Después fue El Patillero, canción que grabó Fruko y sus Tesos en 1977, dos años después de que Joe Arroyo le cantara con la misma orquesta el tema Borrasca, de grata recordación y con algún ruido en el ámbito musical de la salsa colombiana. El Patillero, por su parte, tuvo un éxito resonante y aún hoy retumba en los estaderos de la Costa Atlántica despertando enseguida la complacencia de los bailarines.

Roberto Solano desata la historia del vendedor de patillas con la misma emoción con que relató la anécdota de Los charcos. Y dice, primero que todo, que escuchó con embeleso a su amigo Bobby Castillo referir el chiste de un vendedor imaginario de aquellas frutas que resultaron amarillas luego de que se abrieran como producto del golpe contra un camión. No eran, de ninguna manera, “rojitas como el corazón”, tal como lo anunciaba el pregonero. A la memoria de Solano vino enseguida la imagen de Simbad el mareado, una película protagonizada por Tin Tan en la que uno de los personajes choca su canasta de panes con un camión. De igual forma recordó La esquina del movimiento, la conocida canción que interpreta Nelson Pinedo con La Sonora Matancera y en la que El Pollo barranquillero se pregunta “cuál será el punto cercano”.
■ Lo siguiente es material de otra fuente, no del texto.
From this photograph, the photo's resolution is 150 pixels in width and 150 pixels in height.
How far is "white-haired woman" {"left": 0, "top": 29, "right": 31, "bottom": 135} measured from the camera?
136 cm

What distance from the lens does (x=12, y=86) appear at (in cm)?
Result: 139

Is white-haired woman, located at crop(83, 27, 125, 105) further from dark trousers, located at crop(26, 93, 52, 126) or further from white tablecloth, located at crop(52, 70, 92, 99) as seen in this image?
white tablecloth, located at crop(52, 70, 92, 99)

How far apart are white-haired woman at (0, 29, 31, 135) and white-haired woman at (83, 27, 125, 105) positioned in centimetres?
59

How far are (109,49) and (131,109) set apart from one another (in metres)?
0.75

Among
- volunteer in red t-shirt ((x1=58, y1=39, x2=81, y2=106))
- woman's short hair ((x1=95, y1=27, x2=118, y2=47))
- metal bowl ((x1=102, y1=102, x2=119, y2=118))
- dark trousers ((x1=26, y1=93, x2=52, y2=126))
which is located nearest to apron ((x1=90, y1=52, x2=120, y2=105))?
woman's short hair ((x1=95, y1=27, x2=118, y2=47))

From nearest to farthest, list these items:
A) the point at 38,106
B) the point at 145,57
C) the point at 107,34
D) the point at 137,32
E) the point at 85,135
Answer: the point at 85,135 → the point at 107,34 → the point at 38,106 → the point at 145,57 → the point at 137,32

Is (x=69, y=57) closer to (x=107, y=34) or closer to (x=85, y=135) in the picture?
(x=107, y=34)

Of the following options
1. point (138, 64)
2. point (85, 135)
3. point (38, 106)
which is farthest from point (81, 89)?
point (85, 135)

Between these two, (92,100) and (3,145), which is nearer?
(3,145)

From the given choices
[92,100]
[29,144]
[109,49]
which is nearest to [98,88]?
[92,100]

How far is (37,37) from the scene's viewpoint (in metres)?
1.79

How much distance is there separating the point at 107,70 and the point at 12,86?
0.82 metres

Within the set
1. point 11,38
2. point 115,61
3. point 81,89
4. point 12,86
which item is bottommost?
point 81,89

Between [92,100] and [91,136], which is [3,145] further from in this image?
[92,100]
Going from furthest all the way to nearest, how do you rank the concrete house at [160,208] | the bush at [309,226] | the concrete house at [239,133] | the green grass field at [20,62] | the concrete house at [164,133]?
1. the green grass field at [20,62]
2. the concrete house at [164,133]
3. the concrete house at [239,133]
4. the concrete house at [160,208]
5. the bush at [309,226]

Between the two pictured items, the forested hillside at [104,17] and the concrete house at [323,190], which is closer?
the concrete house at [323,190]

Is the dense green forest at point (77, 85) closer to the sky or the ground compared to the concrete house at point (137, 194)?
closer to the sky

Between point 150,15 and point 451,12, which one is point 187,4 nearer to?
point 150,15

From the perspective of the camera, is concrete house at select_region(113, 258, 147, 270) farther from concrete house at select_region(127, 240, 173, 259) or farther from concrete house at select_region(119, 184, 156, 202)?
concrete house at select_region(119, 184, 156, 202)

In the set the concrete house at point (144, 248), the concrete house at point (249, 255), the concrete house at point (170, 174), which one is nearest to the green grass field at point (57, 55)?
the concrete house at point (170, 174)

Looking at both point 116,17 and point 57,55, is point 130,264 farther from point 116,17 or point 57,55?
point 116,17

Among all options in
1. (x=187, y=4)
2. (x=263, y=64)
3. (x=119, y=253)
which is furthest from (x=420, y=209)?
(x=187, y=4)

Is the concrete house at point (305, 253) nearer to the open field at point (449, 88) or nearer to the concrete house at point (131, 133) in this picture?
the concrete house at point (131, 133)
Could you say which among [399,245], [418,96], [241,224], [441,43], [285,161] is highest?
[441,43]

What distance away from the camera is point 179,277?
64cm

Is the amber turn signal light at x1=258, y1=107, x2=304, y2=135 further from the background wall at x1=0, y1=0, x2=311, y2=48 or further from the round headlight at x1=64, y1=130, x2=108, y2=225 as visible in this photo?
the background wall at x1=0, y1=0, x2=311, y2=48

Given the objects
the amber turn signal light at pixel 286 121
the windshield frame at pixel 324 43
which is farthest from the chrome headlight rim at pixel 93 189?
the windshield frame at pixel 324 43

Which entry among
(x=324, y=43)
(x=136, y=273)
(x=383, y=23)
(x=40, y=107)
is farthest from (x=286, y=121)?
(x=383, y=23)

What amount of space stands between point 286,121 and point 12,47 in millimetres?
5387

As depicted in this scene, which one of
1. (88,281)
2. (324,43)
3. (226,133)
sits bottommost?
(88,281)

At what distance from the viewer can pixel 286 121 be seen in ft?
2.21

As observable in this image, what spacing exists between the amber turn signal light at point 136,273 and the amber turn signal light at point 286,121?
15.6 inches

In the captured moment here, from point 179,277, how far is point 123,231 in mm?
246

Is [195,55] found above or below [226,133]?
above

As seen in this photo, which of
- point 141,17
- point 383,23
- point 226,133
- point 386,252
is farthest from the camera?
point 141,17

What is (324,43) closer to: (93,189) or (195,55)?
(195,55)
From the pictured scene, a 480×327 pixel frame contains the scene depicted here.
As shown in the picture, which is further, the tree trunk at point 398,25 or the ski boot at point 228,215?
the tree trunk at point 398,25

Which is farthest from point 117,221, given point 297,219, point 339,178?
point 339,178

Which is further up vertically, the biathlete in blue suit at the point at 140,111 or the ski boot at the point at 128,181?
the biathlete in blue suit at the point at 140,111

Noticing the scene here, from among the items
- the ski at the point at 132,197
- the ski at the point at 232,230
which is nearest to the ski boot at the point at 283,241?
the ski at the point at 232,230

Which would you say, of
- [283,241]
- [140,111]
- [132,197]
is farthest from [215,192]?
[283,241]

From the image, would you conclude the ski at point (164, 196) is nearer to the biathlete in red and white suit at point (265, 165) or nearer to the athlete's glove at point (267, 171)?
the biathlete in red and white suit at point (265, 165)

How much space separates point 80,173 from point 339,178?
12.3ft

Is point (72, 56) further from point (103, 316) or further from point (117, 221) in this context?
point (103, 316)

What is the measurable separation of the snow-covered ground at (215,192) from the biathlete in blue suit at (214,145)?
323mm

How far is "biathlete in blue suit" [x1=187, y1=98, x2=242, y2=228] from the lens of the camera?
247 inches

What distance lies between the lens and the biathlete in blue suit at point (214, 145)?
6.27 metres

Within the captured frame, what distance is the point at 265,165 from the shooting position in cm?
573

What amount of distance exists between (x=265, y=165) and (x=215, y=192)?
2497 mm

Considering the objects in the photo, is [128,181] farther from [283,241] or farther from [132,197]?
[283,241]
“Los dos recuerdos se fusionaron al tiempo. Lo de Nelson me dio la medida para escribir aquello de ‘Aló, aló, Barranquilla / por la carrera e’ La Paz / bajando Paseo Bolívar/ cruzaron San Nicolás / pero al cruzar por San Blas, pum / quedaron como estampillas / las patillas’. En casa de la mamá de Doris Castillo, ensayando con un balde y un palo, improvisadamente hice una trompeta, tatata, tata, tata, y arrancó El Patillero”, cuenta Solano.

A estas alturas, meses después del estrépito de las dos canciones, el nombre de Roberto Solano volaba de boca en boca y él, impulsado por el éxito de sus composiciones, comenzó a disfrutarlas en ritmo de salsa a través de una bohemia que duraría varios años. Se le veía bailar Los charcos y El Patillero, cruzando piernas al vaivén de los timbales; se le veía en Maicao, intentando levitar con sus cabriolas de bailarín; se le veía en Barranquilla, Medellín, Bogotá o Cali, identificado como el autor de aquellas crónicas urbanas convertidas en exquisitas melodías.

— Hablemos de ‘Borincana’.

— Yo hice la canción Bogotana y la llevé a una caseta en los carnavales de Barranquilla donde se presentaba Fruko. En la mesa nuestra había mucha gente, entre ella, Mike Char, a quien también Fruko le había grabado. Canté el tema en la mesa y nos robamos el show: “Y no sale el sol / y no sale el sol / y no sale el sol, bogotana / y no sale el sol”. Alegría total. Fruko la tenía lista para que la cantara Wilson Saoko.

— ¿Y qué pasó?

— Llegó Celio González a Colombia y Discos Fuentes me llamó para que modificara la letra con el propósito de internacionalizarla. Me dieron direcciones y nombres de sitios de Puerto Rico. Y quedó como está: “Allí sale el sol / allí sale el sol / allí sale el sol, borincana / allí sale el sol/ Porque te busqué por tu calle / y llegué hasta Mayagüez, por el viejo / San Juan yo me pasee / Borincanaaa”. La letra original decía: “Porque te busqué por tu calle / y llegué hasta Santa Fe, por tu vieja / sabana yo llegué… / bogotanaaa”. Fue todo un éxito en Puerto Rico y en el exterior. Me la pagan trimestralmente.